I would imagine that one of the _other_ legalities a photog might have be concerned with is getting parental permission to take pics/vids (and post on websites) of their children that might be attending the school. I would think that a seperate form just for that would be required.


----------



## Jonathan Randall (Aug 3, 2005)

Bob Hubbard said:
			
		

> Several of my clients have expressed a desire to add photo galleries and videos to their websites. In the past, I have recomended they include releases in their paperwork, or get specific model releases if doing special events. Having recently been researching the legalities of such things, I was unable to find specific information for martial arts schools.
> 
> So, what do you do in your schools to "cover your butt" when building photo galleries, student pages, or video libraries?
> 
> ...


Getting a release is an excellent idea. As a portrait artist, it is absolutely essential in my work to get a written release from all clients whose portraits I wish to add to my public portfolio or publish online. However, with minors, I STRONGLY recommend that your clients excercise judgement regarding the use of LAST names. When I was President of a local portrait society, we disallowed the use of last names in society published titles of children's portraits with the exception of family groupings. Also, it only costs a little, but it would be worth it to spend an hour with an attorney outlining what you wish to do. One art group I belonged to did so and it was the best $150.00 we ever spent. We found out that several points where we thought we knew the law, we were very much mistaken.
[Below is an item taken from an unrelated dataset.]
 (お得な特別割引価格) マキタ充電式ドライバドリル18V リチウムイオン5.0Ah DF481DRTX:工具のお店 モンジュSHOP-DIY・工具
Best of luck in your web designs! I've been to your other sites and I like your firm's work.

PS: scan the releases and put them off location on CD's with the names, dates and pictures, also - just in case!

Look into this site. It seems to have some good info. SEPARATE FORMS FOR MINORS!
http://www.dpcorner.com/all_about/releases.shtml


----------



## Pale Rider (Aug 3, 2005)

Interesting points of which I would have never thought of.  Thank you both for sharing.


----------



## DavidCC (Aug 3, 2005)

We include a release like this as part of our regular student contract.


----------



## RichK (Aug 3, 2005)

David is correct, if you have a clause in the contract you are covered. It needs to state for use for any advertiseing, display or any purpose thought proper by _______. If it is at an event like a tournament then no release is needed as it is a public type event. Use of people's images for newsworthy and editorial purposes is protected by the 1st ammend. No releases need be obtained for such uses, which serve the public interest. If you are to gain monitarily or for the use of trade and advertising a model release MUST be signed and kept on file. By a parent or guardian if it is a minor. There are 2 types of release's, a lengthy model release and the pocket model release which is similar to the one Bob posted. If anyone has any questions that I may be able to help out with do not hesitate to give me a shout. E-mail me if you want I may forget about this post and it may get lost in mind


----------



## MA-Caver (Aug 4, 2005)

Yes, that is good... but I think it would be a good idea to always be sure to let parents know that their kids are going to be photographed/video-ed on a certian day so that if they have a problem with it then the "clause" in the contract can be pointed out and they can recend if they feel they must and give good reason. They also may want to make sure their kid is "looking-good" with a new-haircut or whatever. 
It makes for good PR with parents and they'll (continue) to speak well of the school that they were kept in mind for *any* event involving their child, however inconsequential or small. 
 :idunno:


----------



## RichK (Aug 8, 2005)

MAC, that also is quite good for keeping the communication with the parents. I just got back from a few days in the mountains and also remembered something I should have said. While you can put the clause in your contract, if the signing party disagrees with it they can cross it out and both of you initial it. Most lawyers will tell you this is an acceptable practice and is especially important if you have any dignataries or famous people in your school that can not or do not want any photographs taken of them for security or other binding contract clauses.


----------



## James Kovacich (Dec 12, 2005)

Nobody mentioned this one. My survelance system runs 4 cameras on monitor a with (4-way) split screen. The video quality is poor but great for "proving or dis-proving" something could happen in the dojo.

I assumed that it would be okay to hang a camera in the back of the dojo pointing to the front. Essentially covering the whole floor.

I probably need a release too?


----------



## terryl965 (Dec 12, 2005)

Bob that is a great view, I have always had a release since the early nineties. Just there to cove rmy butt.
Terry


----------